• **Prompt**
The answer must consist of every line below containing "書き込むテキスト".

* * * *

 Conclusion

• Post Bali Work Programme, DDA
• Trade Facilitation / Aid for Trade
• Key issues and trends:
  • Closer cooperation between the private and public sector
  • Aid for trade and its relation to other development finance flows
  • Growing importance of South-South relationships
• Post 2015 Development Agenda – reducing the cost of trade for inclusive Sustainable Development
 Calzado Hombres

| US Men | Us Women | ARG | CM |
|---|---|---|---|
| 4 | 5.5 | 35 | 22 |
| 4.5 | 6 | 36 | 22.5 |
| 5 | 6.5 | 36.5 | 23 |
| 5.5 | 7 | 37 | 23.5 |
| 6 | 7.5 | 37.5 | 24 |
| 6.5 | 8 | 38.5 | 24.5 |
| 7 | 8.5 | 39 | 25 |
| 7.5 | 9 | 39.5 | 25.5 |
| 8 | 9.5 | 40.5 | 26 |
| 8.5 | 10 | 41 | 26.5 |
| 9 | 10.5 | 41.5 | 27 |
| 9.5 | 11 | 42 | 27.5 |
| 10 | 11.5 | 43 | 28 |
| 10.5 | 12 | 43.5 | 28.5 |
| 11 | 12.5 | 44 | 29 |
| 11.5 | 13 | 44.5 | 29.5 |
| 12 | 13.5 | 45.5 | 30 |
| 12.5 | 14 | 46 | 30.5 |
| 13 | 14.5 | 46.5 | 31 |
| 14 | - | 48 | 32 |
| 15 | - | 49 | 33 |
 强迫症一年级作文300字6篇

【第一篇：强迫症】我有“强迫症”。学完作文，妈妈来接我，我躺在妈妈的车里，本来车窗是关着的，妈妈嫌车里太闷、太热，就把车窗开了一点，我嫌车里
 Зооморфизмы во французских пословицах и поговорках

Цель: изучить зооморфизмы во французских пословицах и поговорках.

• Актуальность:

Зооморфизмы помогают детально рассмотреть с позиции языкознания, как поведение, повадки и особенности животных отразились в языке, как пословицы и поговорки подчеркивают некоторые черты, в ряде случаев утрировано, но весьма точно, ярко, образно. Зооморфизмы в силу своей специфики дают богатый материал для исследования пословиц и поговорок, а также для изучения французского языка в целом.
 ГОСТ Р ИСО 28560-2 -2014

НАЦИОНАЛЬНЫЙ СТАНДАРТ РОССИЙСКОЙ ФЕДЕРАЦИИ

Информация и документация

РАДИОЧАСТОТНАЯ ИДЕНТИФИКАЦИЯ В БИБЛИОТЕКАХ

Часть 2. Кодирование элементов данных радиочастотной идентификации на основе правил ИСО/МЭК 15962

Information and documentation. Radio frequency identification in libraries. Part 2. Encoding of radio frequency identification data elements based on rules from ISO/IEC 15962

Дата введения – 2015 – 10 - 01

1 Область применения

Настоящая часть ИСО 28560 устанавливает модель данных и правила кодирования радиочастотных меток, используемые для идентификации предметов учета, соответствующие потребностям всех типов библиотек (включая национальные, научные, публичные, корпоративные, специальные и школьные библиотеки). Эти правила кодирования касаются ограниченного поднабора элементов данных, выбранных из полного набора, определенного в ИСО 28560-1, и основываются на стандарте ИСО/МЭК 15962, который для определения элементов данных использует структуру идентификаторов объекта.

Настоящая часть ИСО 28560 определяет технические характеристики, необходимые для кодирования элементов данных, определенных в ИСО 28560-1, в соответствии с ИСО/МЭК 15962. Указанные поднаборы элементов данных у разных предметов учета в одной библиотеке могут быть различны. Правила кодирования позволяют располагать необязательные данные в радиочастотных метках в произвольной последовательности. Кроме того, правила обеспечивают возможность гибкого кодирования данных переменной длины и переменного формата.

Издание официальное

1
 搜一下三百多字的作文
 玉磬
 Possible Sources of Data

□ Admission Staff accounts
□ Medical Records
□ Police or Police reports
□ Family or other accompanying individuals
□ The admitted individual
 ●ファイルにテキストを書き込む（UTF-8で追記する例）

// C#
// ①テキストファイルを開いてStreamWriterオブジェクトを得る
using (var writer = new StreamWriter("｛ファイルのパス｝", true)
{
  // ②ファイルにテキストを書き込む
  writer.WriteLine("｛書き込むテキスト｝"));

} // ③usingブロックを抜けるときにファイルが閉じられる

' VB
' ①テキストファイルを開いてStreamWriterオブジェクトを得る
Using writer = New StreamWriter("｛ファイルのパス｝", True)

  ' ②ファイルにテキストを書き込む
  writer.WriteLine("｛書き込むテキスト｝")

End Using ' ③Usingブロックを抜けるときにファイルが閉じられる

* * * *

• **Worked solution**
  writer.WriteLine("｛書き込むテキスト｝"));
  writer.WriteLine("｛書き込むテキスト｝")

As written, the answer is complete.